During her recent two-day Make-A-Wish visit at Northwestern and Lurie Children’s, Melanie received her medical school letter of acceptance and jumped right into pursuing her dream. She participated in simulated patient care, learning how to perform CPR, cast a broken arm, intubate a simulated patient and suture a simulated wound. During a graduation ceremony, Melanie received her white coat and medical school diploma.

“For a 12-year-old girl to wish that is just incredible,” said Dr. Carlos Becerril-Romero, a nephrology fellow in the department of pediatrics at Feinberg and Lurie Children’s and Melanie’s physician throughout her kidney-transplant journey. “I think we have the responsibility to nourish that passion for medicine.”

Melanie’s Make-A-Wish experience also gave her the chance to perform a simulated surgery to remove a simulated patient’s gallstones.

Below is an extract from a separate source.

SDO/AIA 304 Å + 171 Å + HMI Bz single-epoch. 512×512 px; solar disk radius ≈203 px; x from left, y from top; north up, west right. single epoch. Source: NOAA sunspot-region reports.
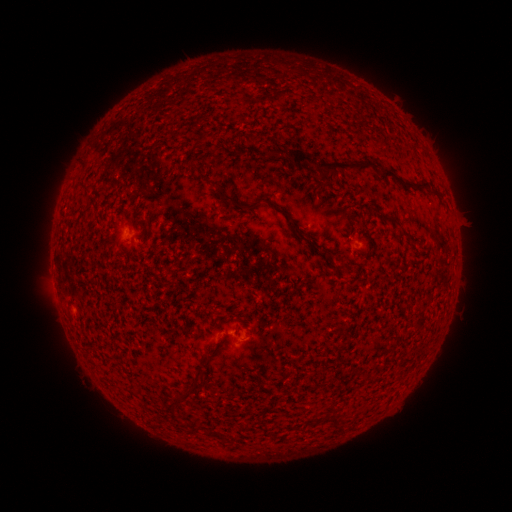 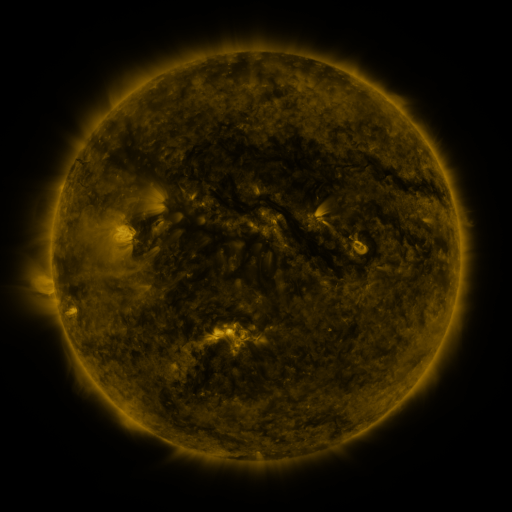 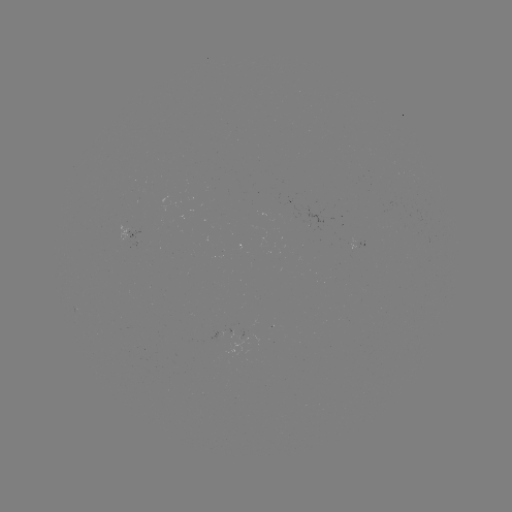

“It takes small life experiences to inspire,” said Dr. Eric Hungness, professor of gastrointestinal surgery and medical education at Feinberg who led Melanie through the simulated surgery at Northwestern. “Obstacles are put in peoples’ way in life, and it’s a matter of how you respond to that. You can just tell that (Melanie’s family is) incredibly loving, thankful for the care they’ve received, and I know they want to pay that forward.”

Northwestern Simulation has provided a safe training environment for thousands of students and health care professionals since 2010.

“We often teach doctors and nurses how to do what they do in a lecture hall, but adults learn best when they’re actually doing,” said Feinberg professor of medicine and medical education Dr. Jeffrey Barsuk, who also serves as the executive medical director of Northwestern Simulation. “What a better way to learn than on a mannequin or a computer you can interact with using your hands? It’s completely safe, but it replicates what patient care would be like almost completely.”

The faculty expertise and access to the latest simulation technology has made Northwestern Simulation a nationally recognized leader in the field of simulation-based training.

“I heard stories about how Melanie would operate on stuffed animals and intubate them,” Barsuk said. “When I was Melanie’s age, I wanted to be a doctor, too, and there weren’t these neat simulators around that I could work on. Just to be able to help her have this experience, it made everyone have a light heart.”